> _Study questions_:
1 > Answer these from the DSBMD forum thread:
(a) What workaround does obsigna currently use for the trash folder on removable media?
(b) In which DSBMD release was support for nvd(4) and uzip memory disks added?
(c) What does the mdattach command create?
2 > Write the next part of the DSBMD forum thread, picking up after its final post.

> _Passage provided_:
----------------

The big problem is that this is almost impossible if devices are being unmounted without using DSBMD. If DSBMD interaction is guaranteed the protocol can be modified by implementing a `will_unmount` event and a `lock` and `unlock` command.

Best regards,
Marcel


----------



## obsigna (Feb 22, 2018)

mrclksr, thank you very much for looking into this.

I thought already that this might be very difficult without touching devd and the unmount mechanism by the kernel. My actual workaround, i.e. deleting the /.Trash-<UID> on the next mount of a media, is not that bad. And anyway, all this only ment to be a workaround for I am not being able to get x11-fm/nautilus to treat the Trash Can properly on FreeBSD.


----------



## mrclksr (Aug 12, 2018)

*DSBMD-1.4 released!*

*Changes since 1.3:*

Support for bootable USB drives with ISO-9660 has been added. Thanks to jmp-2.
Support for nvd(4) and uzip memory disks has been added.
Detach md(4) devices when they are ejected.
Open listening socket before scanning attached devices, so that clients can connect even if DSBMD is busy with slow devices.
Ignore the deprecated [FONT=Courier New]large[/FONT] mount option for [FONT=Courier New]msdosfs[/FONT] on FreeBSD >= 12. This is necessary for users upgrading their system to FreeBSD 12 without adjusting dsbmd.conf. Thanks to Samy Mahmoudi for pointing this out.


----------



## mrclksr (Sep 4, 2018)

*DSBMD-1.5 released!*
*Changes:*

The [FONT=Courier New]mdattach[/FONT] command has been added which creates a memory disk device (md(4)) from a given disk image. This allows users of DSBMC >= 0.5 to easily access them.


----------



## tankist02 (Sep 5, 2018)

What are the differences between this and automount and autofs? Which one should I use and why?

----------------

> _Dataset extract_:
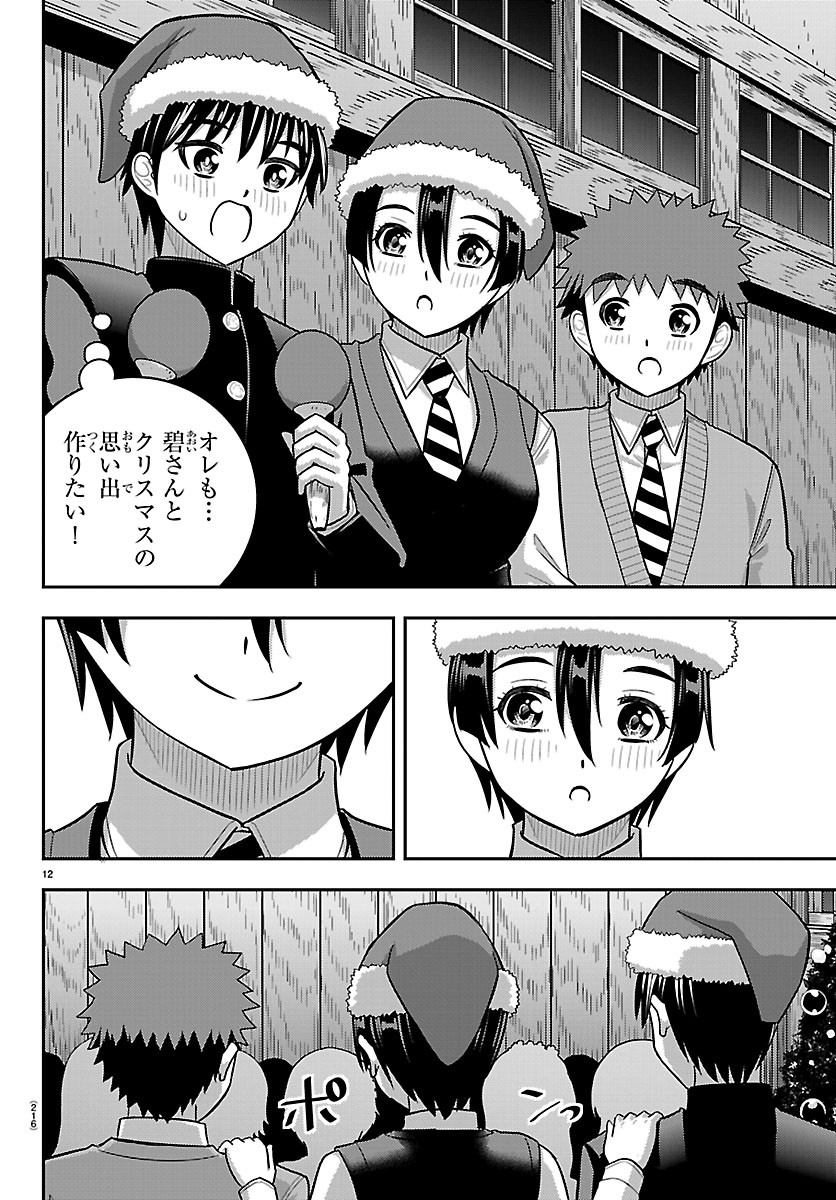 ヤンキーJKクズハナちゃん Chap 294 - Next Chap 295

----------------

> _Your responses_:
1 >
(a) Deleting the /.Trash-<UID> directory on the next mount of the media.
(b) DSBMD-1.4.
(c) A memory disk device (md(4)) from a given disk image.

2 >
----------



## mrclksr (Sep 6, 2018)

Hi tankist02,



tankist02 said:


> What are the differences between this and automount and autofs?


I have no experience with autofs/automount(d), so please correct me if I'm wrong:

The autofs/automountd approach is modular, and requires a little bit more configuration. Basically, you have a /media directory under which mountpoints are created. If you plug in a storage device and access /media, a new mountpoint is created, and the device gets mounted on /media/disklabel. autofs/automountd supports NFS, which DSBMD does not.

The DSBMD approach is monolithic, with a simple configuration file, and should work out-of-the-box. It also takes care to load the necessary kernel modules, and makes sure to change the ownership of the mounted devices depending on the user. Unlike autofs/automount(d) DSBMD needs a client to tell it what the user wants.



tankist02 said:


> Which one should I use and why?


I suggest to try both, and see what fits your needs better. For autofs/automountd see ILUXA's Thread autofs-share-your-experience.61251. If you're trying DSBMD with DSBMC and/or DSBMC-Cli, feedback is always welcome


----------



## Ogis (Dec 24, 2018)

Hello. First of all, I would like to sincerely thank the developers of this program for their ingeniously simple and functional product that makes life easier for newcomers (and not only). I installed this program today. And here's my impression. External usb-hdd automounted without problems. Same with my Android mobile phone.


----------



## rsronin (Dec 30, 2018)

A big thank you to mrclksr (now on the forum)! Without your programs my FreeBSD ride would be even more bumpier.


----------



## mrclksr (Dec 31, 2018)

Thank you, Ogis and rsronin, for your kind comments. It's great to read that someone likes what I do. There have been times I was about to quit, but feedback like yours keeps me working on projects like this. I appreciate that.


----------



## elimelech007 (Mar 17, 2019)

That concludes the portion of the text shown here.